_Document segment_

Last Updated: October 14, 2017
Disclaimer: While the information provided here is legal in nature, it is not to be construed as legal advice, and is for educational and entertainment purposes only.
When it comes to being a responsible gun owner, it can be a little tricky keeping track of all the latest gun laws of your state, not to mention the laws on the federal level.
Unfortunately for the residents of Maryland, the state has some of the strictest gun laws in the nation, and you’ll need to be aware of all of them if you want to be a legal and responsible gun owner.
Lucky for you, we’ve got everything you need to know to navigate the maze of gun laws Maryland has in store for you, and we’ll have you out protecting your freedoms in no time!
How to buy a handgun
In order to buy a handgun, you’ll have to meet the basic federal requirements as well as the additional Maryland-specific ones as well.
To buy a handgun, you must:
- Be 21 or older;
- Provide state ID;
- Have a background check performed by a licensed firearms dealer;
- Have a handgun qualification license (HQL); and
- Completed a certified firearms safety training course.
The training course has to be conducted either by the Police Training Commission, or meet the standards set by the PTC. Typically, any Maryland-specific firearms course should meet the standards, but you’ll want to check just in case. Or, you can try to attend a free course offered by the PTC if you’re looking to save some money.
Licensed to Buy
The HQL has its own application process and set of requirements too. It’s basically a pre-background check that is performed before you even go in to your local gun store to buy a handgun.
To qualify for an HQL, you must:
- Be 21 or older;
- Be a resident of Maryland; and
- Have completed a certified firearms training course.
The firearms training course has to be taken in the last 3 years before you applied for the HQL, and has to cover specific topics.
The HQL training course must include instruction on:
- State firearm laws;
- Home firearm safety, including locking and storing firearms;
- Handgun mechanisms and operation; and
- Operation and handling demonstration of firearms.
The last portion also requires a live-fires portion, where you will need to demonstrate you can safely and accurately shoot a handgun from up to 15 yards away.
There are situations where you can avoid taking the training component of the HQL application though, to save you some time (and money!). You are exempt from the training component if:
- Have completed a firearms safety training course approved by the Secretary of the Department of Maryland State Police; or
- Are an honorably discharged member of the US Armed Forces of the National Guard.

_Given entries_
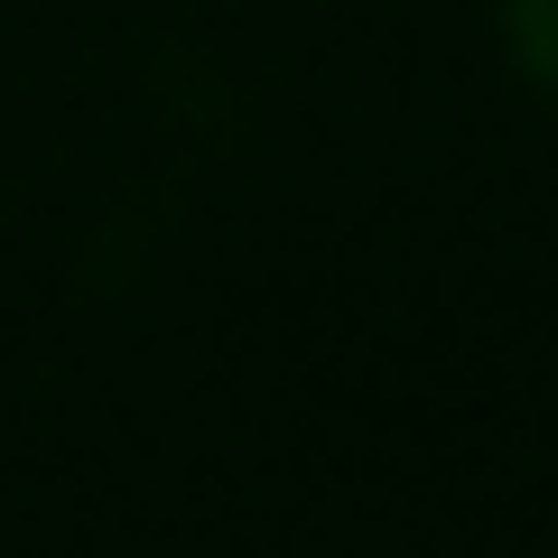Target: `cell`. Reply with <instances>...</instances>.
Segmentation results:
<instances>
[{"mask_svg": "<svg viewBox=\"0 0 558 558\" xmlns=\"http://www.w3.org/2000/svg\"><path fill=\"white\" fill-rule=\"evenodd\" d=\"M512 47L531 57L539 84H558V0H512Z\"/></svg>", "mask_w": 558, "mask_h": 558, "instance_id": "6da1fadb", "label": "cell"}]
</instances>
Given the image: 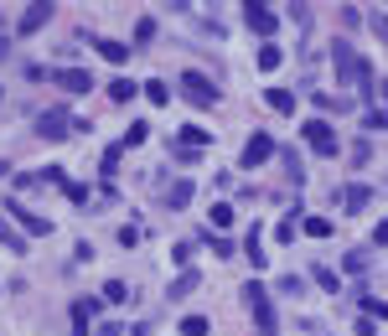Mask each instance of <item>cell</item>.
<instances>
[{
  "mask_svg": "<svg viewBox=\"0 0 388 336\" xmlns=\"http://www.w3.org/2000/svg\"><path fill=\"white\" fill-rule=\"evenodd\" d=\"M331 62H337V78H342V83H363V93H373V88H368V83H373L368 62L357 57V52L347 47V42H337V47H331Z\"/></svg>",
  "mask_w": 388,
  "mask_h": 336,
  "instance_id": "cell-1",
  "label": "cell"
},
{
  "mask_svg": "<svg viewBox=\"0 0 388 336\" xmlns=\"http://www.w3.org/2000/svg\"><path fill=\"white\" fill-rule=\"evenodd\" d=\"M181 99H186V104H197V109H212L223 93H218V83H212L207 73H181Z\"/></svg>",
  "mask_w": 388,
  "mask_h": 336,
  "instance_id": "cell-2",
  "label": "cell"
},
{
  "mask_svg": "<svg viewBox=\"0 0 388 336\" xmlns=\"http://www.w3.org/2000/svg\"><path fill=\"white\" fill-rule=\"evenodd\" d=\"M244 300H249V311H254V326H259L264 336H275L279 321H275V305L264 300V285H259V279H254V285H244Z\"/></svg>",
  "mask_w": 388,
  "mask_h": 336,
  "instance_id": "cell-3",
  "label": "cell"
},
{
  "mask_svg": "<svg viewBox=\"0 0 388 336\" xmlns=\"http://www.w3.org/2000/svg\"><path fill=\"white\" fill-rule=\"evenodd\" d=\"M244 26L249 31H259V36H275L279 31V16L270 6H259V0H244Z\"/></svg>",
  "mask_w": 388,
  "mask_h": 336,
  "instance_id": "cell-4",
  "label": "cell"
},
{
  "mask_svg": "<svg viewBox=\"0 0 388 336\" xmlns=\"http://www.w3.org/2000/svg\"><path fill=\"white\" fill-rule=\"evenodd\" d=\"M36 134H42V140H62V134H73L68 109H47L42 119H36Z\"/></svg>",
  "mask_w": 388,
  "mask_h": 336,
  "instance_id": "cell-5",
  "label": "cell"
},
{
  "mask_svg": "<svg viewBox=\"0 0 388 336\" xmlns=\"http://www.w3.org/2000/svg\"><path fill=\"white\" fill-rule=\"evenodd\" d=\"M305 140H311L316 155H337V134H331L326 119H311V125H305Z\"/></svg>",
  "mask_w": 388,
  "mask_h": 336,
  "instance_id": "cell-6",
  "label": "cell"
},
{
  "mask_svg": "<svg viewBox=\"0 0 388 336\" xmlns=\"http://www.w3.org/2000/svg\"><path fill=\"white\" fill-rule=\"evenodd\" d=\"M275 155V140H270V134H249V145H244V171H254V166H264V160H270Z\"/></svg>",
  "mask_w": 388,
  "mask_h": 336,
  "instance_id": "cell-7",
  "label": "cell"
},
{
  "mask_svg": "<svg viewBox=\"0 0 388 336\" xmlns=\"http://www.w3.org/2000/svg\"><path fill=\"white\" fill-rule=\"evenodd\" d=\"M47 21H52V0H36V6L21 16V26H16V31H21V36H32V31H42Z\"/></svg>",
  "mask_w": 388,
  "mask_h": 336,
  "instance_id": "cell-8",
  "label": "cell"
},
{
  "mask_svg": "<svg viewBox=\"0 0 388 336\" xmlns=\"http://www.w3.org/2000/svg\"><path fill=\"white\" fill-rule=\"evenodd\" d=\"M57 88H68V93H88V88H93V78L83 73V67H57Z\"/></svg>",
  "mask_w": 388,
  "mask_h": 336,
  "instance_id": "cell-9",
  "label": "cell"
},
{
  "mask_svg": "<svg viewBox=\"0 0 388 336\" xmlns=\"http://www.w3.org/2000/svg\"><path fill=\"white\" fill-rule=\"evenodd\" d=\"M93 311H99V300H93V295H88V300H73V336H93L88 331V316Z\"/></svg>",
  "mask_w": 388,
  "mask_h": 336,
  "instance_id": "cell-10",
  "label": "cell"
},
{
  "mask_svg": "<svg viewBox=\"0 0 388 336\" xmlns=\"http://www.w3.org/2000/svg\"><path fill=\"white\" fill-rule=\"evenodd\" d=\"M16 223L26 227L32 238H42V233H52V218H42V212H26V207H16Z\"/></svg>",
  "mask_w": 388,
  "mask_h": 336,
  "instance_id": "cell-11",
  "label": "cell"
},
{
  "mask_svg": "<svg viewBox=\"0 0 388 336\" xmlns=\"http://www.w3.org/2000/svg\"><path fill=\"white\" fill-rule=\"evenodd\" d=\"M264 99H270L275 114H296V93L290 88H264Z\"/></svg>",
  "mask_w": 388,
  "mask_h": 336,
  "instance_id": "cell-12",
  "label": "cell"
},
{
  "mask_svg": "<svg viewBox=\"0 0 388 336\" xmlns=\"http://www.w3.org/2000/svg\"><path fill=\"white\" fill-rule=\"evenodd\" d=\"M368 197H373V192H368V186H357V181H352V186H342V207H347V212H363V207H368Z\"/></svg>",
  "mask_w": 388,
  "mask_h": 336,
  "instance_id": "cell-13",
  "label": "cell"
},
{
  "mask_svg": "<svg viewBox=\"0 0 388 336\" xmlns=\"http://www.w3.org/2000/svg\"><path fill=\"white\" fill-rule=\"evenodd\" d=\"M166 202H171V207H186V202H192V181H186V176L171 181V186H166Z\"/></svg>",
  "mask_w": 388,
  "mask_h": 336,
  "instance_id": "cell-14",
  "label": "cell"
},
{
  "mask_svg": "<svg viewBox=\"0 0 388 336\" xmlns=\"http://www.w3.org/2000/svg\"><path fill=\"white\" fill-rule=\"evenodd\" d=\"M279 62H285V52H279L275 42H264V47H259V73H275Z\"/></svg>",
  "mask_w": 388,
  "mask_h": 336,
  "instance_id": "cell-15",
  "label": "cell"
},
{
  "mask_svg": "<svg viewBox=\"0 0 388 336\" xmlns=\"http://www.w3.org/2000/svg\"><path fill=\"white\" fill-rule=\"evenodd\" d=\"M207 140H212V134H207V130H197V125H186V130L176 134V145H192V150H202Z\"/></svg>",
  "mask_w": 388,
  "mask_h": 336,
  "instance_id": "cell-16",
  "label": "cell"
},
{
  "mask_svg": "<svg viewBox=\"0 0 388 336\" xmlns=\"http://www.w3.org/2000/svg\"><path fill=\"white\" fill-rule=\"evenodd\" d=\"M99 57L119 67V62H125V57H130V47H125V42H99Z\"/></svg>",
  "mask_w": 388,
  "mask_h": 336,
  "instance_id": "cell-17",
  "label": "cell"
},
{
  "mask_svg": "<svg viewBox=\"0 0 388 336\" xmlns=\"http://www.w3.org/2000/svg\"><path fill=\"white\" fill-rule=\"evenodd\" d=\"M109 99H114V104H130V99H135V83H130V78H114V83H109Z\"/></svg>",
  "mask_w": 388,
  "mask_h": 336,
  "instance_id": "cell-18",
  "label": "cell"
},
{
  "mask_svg": "<svg viewBox=\"0 0 388 336\" xmlns=\"http://www.w3.org/2000/svg\"><path fill=\"white\" fill-rule=\"evenodd\" d=\"M259 248H264V227H254V233L244 238V253H249L254 264H264V253H259Z\"/></svg>",
  "mask_w": 388,
  "mask_h": 336,
  "instance_id": "cell-19",
  "label": "cell"
},
{
  "mask_svg": "<svg viewBox=\"0 0 388 336\" xmlns=\"http://www.w3.org/2000/svg\"><path fill=\"white\" fill-rule=\"evenodd\" d=\"M357 300H363V311L373 321H388V300H378V295H357Z\"/></svg>",
  "mask_w": 388,
  "mask_h": 336,
  "instance_id": "cell-20",
  "label": "cell"
},
{
  "mask_svg": "<svg viewBox=\"0 0 388 336\" xmlns=\"http://www.w3.org/2000/svg\"><path fill=\"white\" fill-rule=\"evenodd\" d=\"M145 99H151L155 109H160V104H171V88L160 83V78H151V83H145Z\"/></svg>",
  "mask_w": 388,
  "mask_h": 336,
  "instance_id": "cell-21",
  "label": "cell"
},
{
  "mask_svg": "<svg viewBox=\"0 0 388 336\" xmlns=\"http://www.w3.org/2000/svg\"><path fill=\"white\" fill-rule=\"evenodd\" d=\"M0 244H11L16 253H26V244H21V233H16V227H11L6 218H0Z\"/></svg>",
  "mask_w": 388,
  "mask_h": 336,
  "instance_id": "cell-22",
  "label": "cell"
},
{
  "mask_svg": "<svg viewBox=\"0 0 388 336\" xmlns=\"http://www.w3.org/2000/svg\"><path fill=\"white\" fill-rule=\"evenodd\" d=\"M207 218H212V227H228V223H233V207H228V202H223V197H218V207H212V212H207Z\"/></svg>",
  "mask_w": 388,
  "mask_h": 336,
  "instance_id": "cell-23",
  "label": "cell"
},
{
  "mask_svg": "<svg viewBox=\"0 0 388 336\" xmlns=\"http://www.w3.org/2000/svg\"><path fill=\"white\" fill-rule=\"evenodd\" d=\"M104 300H109V305H125V300H130V290L119 285V279H109V285H104Z\"/></svg>",
  "mask_w": 388,
  "mask_h": 336,
  "instance_id": "cell-24",
  "label": "cell"
},
{
  "mask_svg": "<svg viewBox=\"0 0 388 336\" xmlns=\"http://www.w3.org/2000/svg\"><path fill=\"white\" fill-rule=\"evenodd\" d=\"M145 140H151V125H145V119H140V125H130V130H125V145H145Z\"/></svg>",
  "mask_w": 388,
  "mask_h": 336,
  "instance_id": "cell-25",
  "label": "cell"
},
{
  "mask_svg": "<svg viewBox=\"0 0 388 336\" xmlns=\"http://www.w3.org/2000/svg\"><path fill=\"white\" fill-rule=\"evenodd\" d=\"M181 336H207V316H186L181 321Z\"/></svg>",
  "mask_w": 388,
  "mask_h": 336,
  "instance_id": "cell-26",
  "label": "cell"
},
{
  "mask_svg": "<svg viewBox=\"0 0 388 336\" xmlns=\"http://www.w3.org/2000/svg\"><path fill=\"white\" fill-rule=\"evenodd\" d=\"M296 233H300V223H296V218H285V223L275 227V244H290V238H296Z\"/></svg>",
  "mask_w": 388,
  "mask_h": 336,
  "instance_id": "cell-27",
  "label": "cell"
},
{
  "mask_svg": "<svg viewBox=\"0 0 388 336\" xmlns=\"http://www.w3.org/2000/svg\"><path fill=\"white\" fill-rule=\"evenodd\" d=\"M316 285H321V290H326V295H337V290H342V279H337V274H331V269H316Z\"/></svg>",
  "mask_w": 388,
  "mask_h": 336,
  "instance_id": "cell-28",
  "label": "cell"
},
{
  "mask_svg": "<svg viewBox=\"0 0 388 336\" xmlns=\"http://www.w3.org/2000/svg\"><path fill=\"white\" fill-rule=\"evenodd\" d=\"M368 264H373V259H368V248H352V253H347V269H352V274H363Z\"/></svg>",
  "mask_w": 388,
  "mask_h": 336,
  "instance_id": "cell-29",
  "label": "cell"
},
{
  "mask_svg": "<svg viewBox=\"0 0 388 336\" xmlns=\"http://www.w3.org/2000/svg\"><path fill=\"white\" fill-rule=\"evenodd\" d=\"M326 233H331L326 218H305V238H326Z\"/></svg>",
  "mask_w": 388,
  "mask_h": 336,
  "instance_id": "cell-30",
  "label": "cell"
},
{
  "mask_svg": "<svg viewBox=\"0 0 388 336\" xmlns=\"http://www.w3.org/2000/svg\"><path fill=\"white\" fill-rule=\"evenodd\" d=\"M202 244H207L212 253H223V259H228V253H233V244H228V238H218V233H207V238H202Z\"/></svg>",
  "mask_w": 388,
  "mask_h": 336,
  "instance_id": "cell-31",
  "label": "cell"
},
{
  "mask_svg": "<svg viewBox=\"0 0 388 336\" xmlns=\"http://www.w3.org/2000/svg\"><path fill=\"white\" fill-rule=\"evenodd\" d=\"M151 36H155V21L140 16V21H135V42H151Z\"/></svg>",
  "mask_w": 388,
  "mask_h": 336,
  "instance_id": "cell-32",
  "label": "cell"
},
{
  "mask_svg": "<svg viewBox=\"0 0 388 336\" xmlns=\"http://www.w3.org/2000/svg\"><path fill=\"white\" fill-rule=\"evenodd\" d=\"M186 290H197V274H192V269H181V279L171 285V295H186Z\"/></svg>",
  "mask_w": 388,
  "mask_h": 336,
  "instance_id": "cell-33",
  "label": "cell"
},
{
  "mask_svg": "<svg viewBox=\"0 0 388 336\" xmlns=\"http://www.w3.org/2000/svg\"><path fill=\"white\" fill-rule=\"evenodd\" d=\"M363 130H388V114H383V109H373V114H363Z\"/></svg>",
  "mask_w": 388,
  "mask_h": 336,
  "instance_id": "cell-34",
  "label": "cell"
},
{
  "mask_svg": "<svg viewBox=\"0 0 388 336\" xmlns=\"http://www.w3.org/2000/svg\"><path fill=\"white\" fill-rule=\"evenodd\" d=\"M290 21H296V26H311V6H290Z\"/></svg>",
  "mask_w": 388,
  "mask_h": 336,
  "instance_id": "cell-35",
  "label": "cell"
},
{
  "mask_svg": "<svg viewBox=\"0 0 388 336\" xmlns=\"http://www.w3.org/2000/svg\"><path fill=\"white\" fill-rule=\"evenodd\" d=\"M373 244H378V248H388V218H383L378 227H373Z\"/></svg>",
  "mask_w": 388,
  "mask_h": 336,
  "instance_id": "cell-36",
  "label": "cell"
},
{
  "mask_svg": "<svg viewBox=\"0 0 388 336\" xmlns=\"http://www.w3.org/2000/svg\"><path fill=\"white\" fill-rule=\"evenodd\" d=\"M373 31H378L383 42H388V16H373Z\"/></svg>",
  "mask_w": 388,
  "mask_h": 336,
  "instance_id": "cell-37",
  "label": "cell"
},
{
  "mask_svg": "<svg viewBox=\"0 0 388 336\" xmlns=\"http://www.w3.org/2000/svg\"><path fill=\"white\" fill-rule=\"evenodd\" d=\"M93 336H125V331H119V326H114V321H104V326H99V331H93Z\"/></svg>",
  "mask_w": 388,
  "mask_h": 336,
  "instance_id": "cell-38",
  "label": "cell"
},
{
  "mask_svg": "<svg viewBox=\"0 0 388 336\" xmlns=\"http://www.w3.org/2000/svg\"><path fill=\"white\" fill-rule=\"evenodd\" d=\"M378 99H383V104H388V83H378Z\"/></svg>",
  "mask_w": 388,
  "mask_h": 336,
  "instance_id": "cell-39",
  "label": "cell"
}]
</instances>
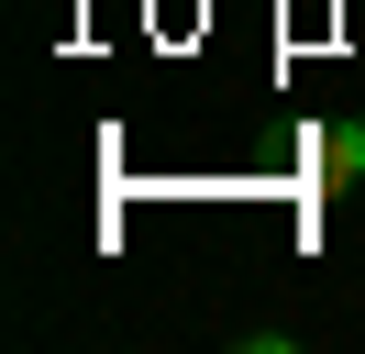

_To be done_
1. According to the Maryland gun law page, why must Maryland residents be aware of all of the state's gun laws? Answer in one to three sentences.
2. Copy the passage of the Maryland gun law page from "The training course" to "buy a handgun.".
Rely only on the Maryland gun law page.

_Responses per task_
1. Maryland has some of the strictest gun laws in the nation. A resident must know all of them to be a legal and responsible gun owner.

2.
The training course has to be conducted either by the Police Training Commission, or meet the standards set by the PTC. Typically, any Maryland-specific firearms course should meet the standards, but you’ll want to check just in case. Or, you can try to attend a free course offered by the PTC if you’re looking to save some money.
Licensed to Buy
The HQL has its own application process and set of requirements too. It’s basically a pre-background check that is performed before you even go in to your local gun store to buy a handgun.